━━━ Selected extract ━━━

The deceased, James Brown, owned family lands in Co. Mayo. When he was 18, he emigrated to

England then at 30 to Australia where he married and built up a successful plant and machinery hire business. He had very strong connection with his Mayo lands and visited it almost every year and stayed in a cottage he had renovated. There was evidence that he took an old-fashioned view on land, and that his Irish land should go to his son, Tony.

 

The deceased made a Will in 1985 where he left all his lands, Australian and Irish to his wife and Tony and any other children he might have. He subsequently had three more children. In 2000, he made an Irish Will dealing with all his Irish assets. In 2004 he made a further Will in Australia stating that he revoked all Wills previously made. However, it also stated that the Will was ‘intended to deal only with my estate in Australia and shall not affect any Will made by me in respect of my Irish assets.’

 

The question before the Irish court was whether the deceased had revoked his Irish Will.

 

The judge noted that the Australian Will was intended to deal only with his assets in Australia and would not affect any Will made in Ireland in respect of his Irish assets. 

 

The judge noted the deceased widow, who was the sole beneficiary of the Australian Will, supported the view that the Mayo land should go to his son, Tony.

 

The judge saw it was clear that the deceased distinguished his Irish assets from his Australian assets and there was no evidence that he had changed his mind about leaving his Irish lands to his son, Tony, and that he did not intend to revoke his Irish Will with his subsequent Australian Will.

 

The judge admitted the Irish Will to probate.

 

In the Matter of James Browne, Deceased [2024] IEHC 13.

━━━ Data ━━━

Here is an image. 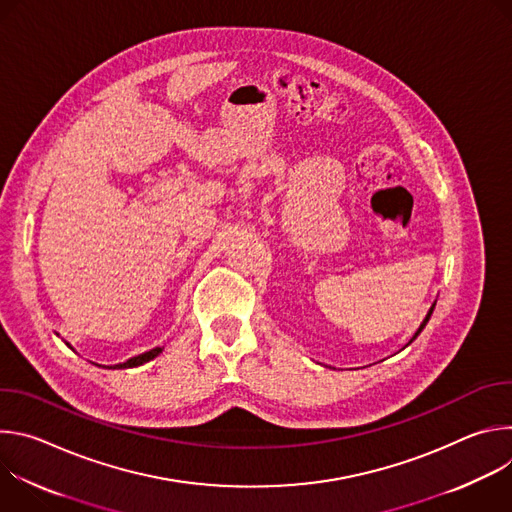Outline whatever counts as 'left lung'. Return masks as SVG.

━━━

- **Prompt**
In the case summary about the Mayo lands, why did the judge find that the 2004 Australian Will had not revoked the Irish Will? Answer in one to three sentences.

- **Expected answer**
The judge found that the Australian Will itself said it was meant to deal only with the deceased's assets in Australia and would not affect any Will concerning his Irish assets. The judge also found that the deceased clearly kept his Irish and Australian assets separate, and that there was no evidence he had changed his mind about leaving his Irish lands to his son, Tony.